A Date for Mad Mary review by Adrijan Arsovski - Cinema Paradiso
Lovely, charming and full of honesty and heart - A Date for Mad Mary by Darren Thornton is an Irish piece of cinema brilliance that tells a quiet, nifty story about a certain girl Mary and her trials and tribulations after a short stay spent in prison. In it, everything works and not one part misses the whole. In short: A Date for Mad Mary starring Seána Kerslake, Charleigh Bailey and Tara Lee comes off as the penultimate introspective film waiting to take his crown among other jewels of the same category.
A Date for Mad Mary is an adaptation of a theatre play called 10 Dates with Mad Mary by Akram Yasmine, who also stars in the third series of none other than Sherlock itself. That however doesn’t stop Darren Thornton from achieving the impossible and breaking the barrier that holds such adaptive pieces back – never letting them flourish as their own separate entities.

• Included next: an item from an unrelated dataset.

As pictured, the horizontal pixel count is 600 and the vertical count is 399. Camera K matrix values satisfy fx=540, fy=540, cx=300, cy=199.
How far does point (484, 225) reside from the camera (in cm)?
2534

Not so much with A Date for Mad Mary.
The story sees one Mary after serving a short-lived spell behind bars and returning home in Drogheda, Ireland where everyone has changed. Old faces now radiate new glow; peoples’ characters’ changed; the life as Mary was used to is now forever gone. The previous screams with melodramatic tendencies, and in the hands of a lesser director – it would probably be so. But a clever screenplay from Colin and Darren Thornton elevates the film on a whole another level without it taking an easy route out.
As Mary returns to her former life within the confines of her mother and father’s house, she is also changed as a person. Changed to an extent that she recognizes her personal flaws, but doesn’t put much effort into recognizing the flaws of others. And so Mary McArdle ventures further into romantic territory.
Her first or so dates with the opposite sex end up disastrously funny and put Mary on the verge of giving up on dating altogether. Thankfully, her former friend Charlene embraces her odd side and follows up with several other that are so-so in comparison with the previous ones. Needless to say, Mary feels as lost as ever; in fact – she feels as if her place is not among the Drogheda citizenry.
Furthermore, A Date for Mad Mary’s charming nature helps it stay on top of its game; and its game is, well, delving deep into Irish stereotype of character and deconstructing said stereotype in the best of director Thornton ‘s abilities.
A Date for Mad Mary portrays the hardships in life without it relying too much on melodramatic tendencies lesser “drama” pieces so often succumb to. To this extent, A Date for Mad Mary is worthy of your attention one way or the other.